I don't understand how bitcoin is a ponzi scheme. There's no pyramid shape, which is kind of crucial. "Just look at the whales" uh huh, you mean like the dollar?

It's just a value store. Debating the efficacy of the value store is fine, labeling it a ponzi scheme seems reductive to absurdity.

The real problem (unsurprisingly) is with fiat currencies. These are heavily regulated, nearly made up values. That crash, often. We put handbrakes on the systems (see gamestop, mortgage debt crisis etc) because of how unsafe they can be.

If we trade goods for fiat currency, we put handbrakes and regulations there too.

The bitcoin/fiat exchange is merely proof why we need these regulations. Until it (the crypto/fiat intersection) is regulated, it's not gonna look and feel like what we're used to.

There are good criticisms to be made of bitcoin (like how centralized most mining operations are, the community's constant in-fighting and many more). It's drowned out by daft arguments like pollution (that's a whole other economic sectors fault) and ponzi schemes.

Maybe other coins could be construed that way (again, regulations required) but not bitcoin.


I think most people don't get the dichotomy, and misconstrue things by attempting comparisons to a historic precedence. The truth is there is none. The breakthrough is fundamentally a trusted centralised store, which is decentralised in topology. No single person or organisation is in control, a self sufficient network, gamed into existence.

I am still surprised people continue to be still so enamoured by the financial aspects, which is the all important fuel to keep the engine going. Greed is a hell of a motivating factor though.

IMHO this is just the first generation, it will evolve in ways we cannot predict, but it is revolutionary and challenges banks and financial institutions to the core.

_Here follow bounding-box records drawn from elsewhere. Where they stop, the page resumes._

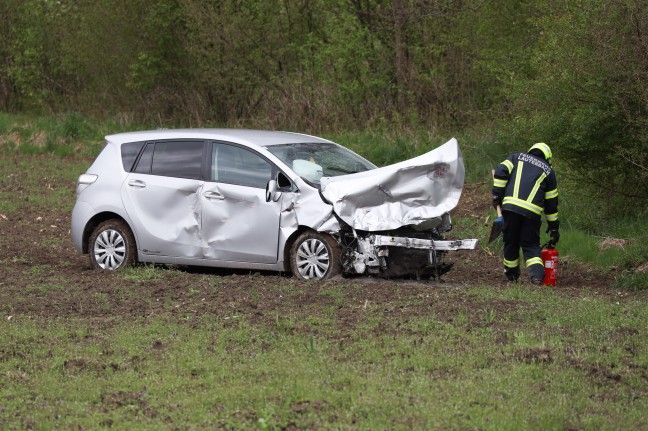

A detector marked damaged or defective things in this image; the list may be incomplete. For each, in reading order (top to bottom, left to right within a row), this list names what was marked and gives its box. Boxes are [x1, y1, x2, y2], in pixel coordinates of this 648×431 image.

damaged car front end [72, 129, 476, 280]
crumpled hood [320, 138, 464, 233]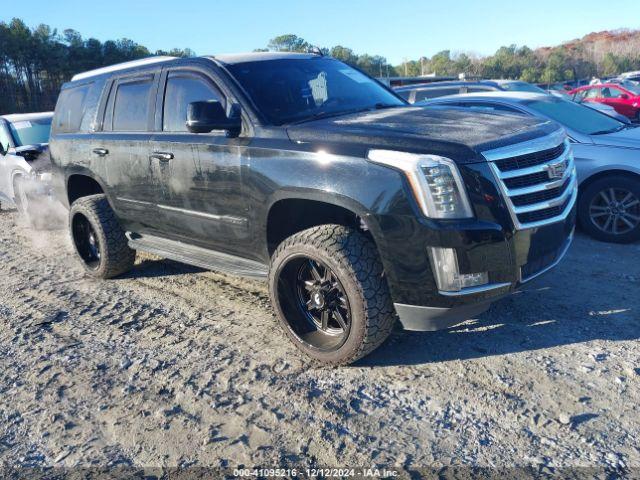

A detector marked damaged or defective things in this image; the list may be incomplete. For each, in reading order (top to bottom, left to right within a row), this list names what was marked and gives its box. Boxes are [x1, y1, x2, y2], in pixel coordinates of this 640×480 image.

damaged hood [284, 106, 560, 162]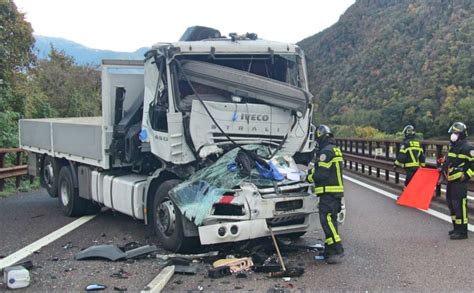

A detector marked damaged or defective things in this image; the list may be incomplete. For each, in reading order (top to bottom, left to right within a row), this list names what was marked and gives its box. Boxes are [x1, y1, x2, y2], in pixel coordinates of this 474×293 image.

crushed truck cab [20, 26, 332, 251]
shattered windshield [169, 145, 300, 225]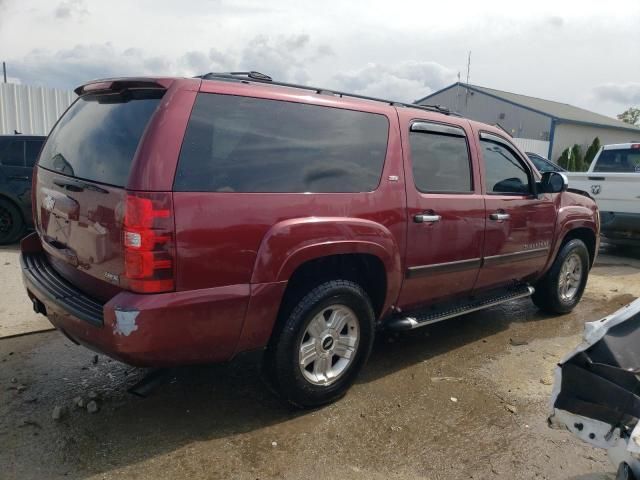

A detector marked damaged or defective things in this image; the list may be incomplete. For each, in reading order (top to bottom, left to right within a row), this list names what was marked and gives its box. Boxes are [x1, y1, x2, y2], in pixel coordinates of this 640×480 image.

dented bumper [20, 251, 250, 368]
white damaged car part [548, 298, 640, 478]
dented bumper [552, 298, 640, 478]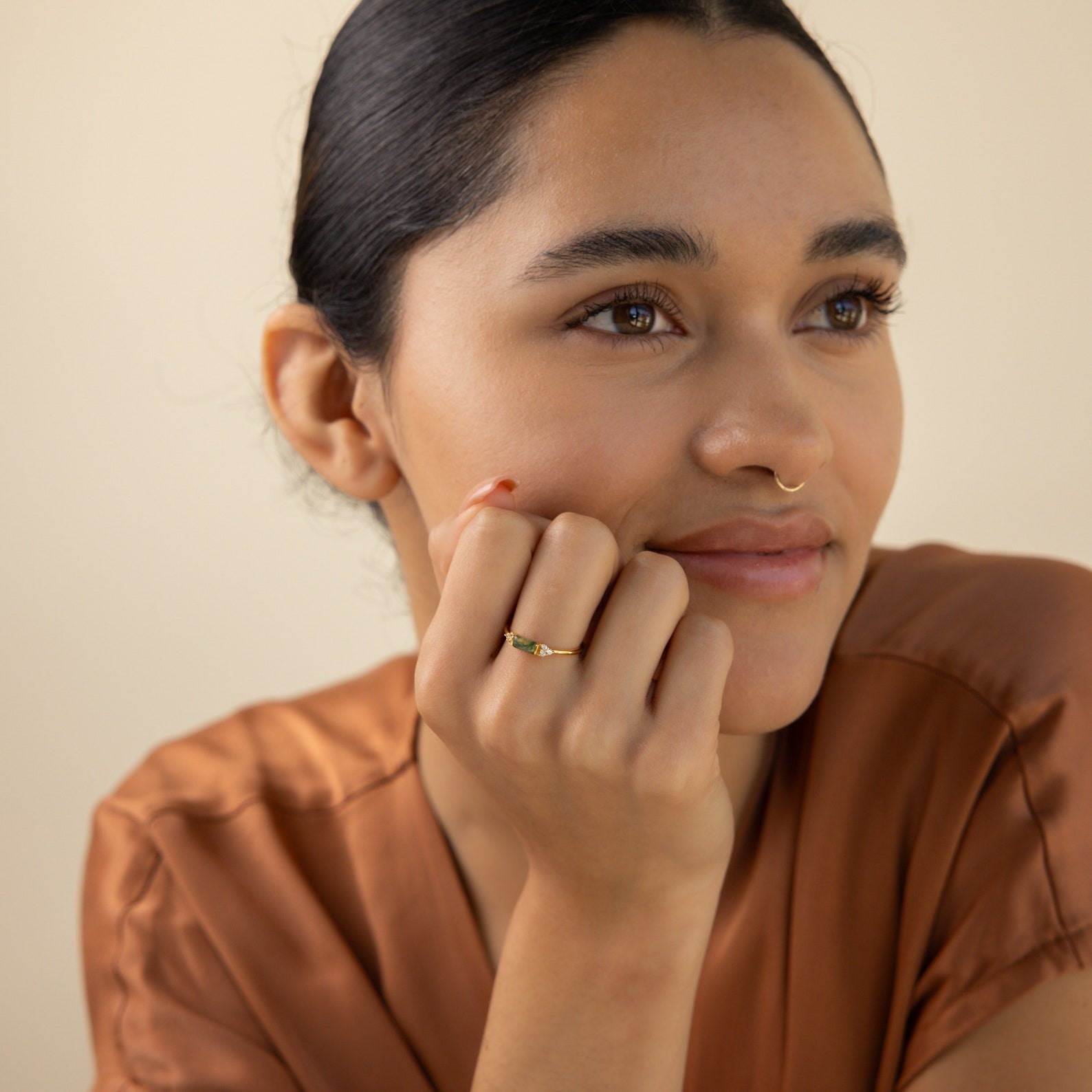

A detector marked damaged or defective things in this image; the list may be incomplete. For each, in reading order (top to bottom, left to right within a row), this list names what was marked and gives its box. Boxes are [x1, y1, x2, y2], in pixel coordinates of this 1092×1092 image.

Have you found anyone talking or writing about this "trusted centralized store"? I could even see reading fictional use cases for the year 2030 or something. Bitcoin will be twice as old at that point. What happens to the petrodollar in 2030? Speculative is fine, even encouraged. Dystopian futures are in general easy to imagine ("and then everyone dies!!"). These stories I want require hard thinking and analysis instead.

Here's an example of what I want more of - a blockchain analysis by Institute for the Future from 2017: https://www.iftf.org/fileadmin/user_upload/downloads/blockch...


Appreciate your response here. I also find the "pyramid scheme" framing to fall short. But I'm no expert, I welcome a rigorous analysis by someone with a background in ponzi and pyramid schemes. (Disclosure own btc and etc)


The fiat currency whataboutism as a defense of crypto is the most tired and ignorant pedantry I can think of.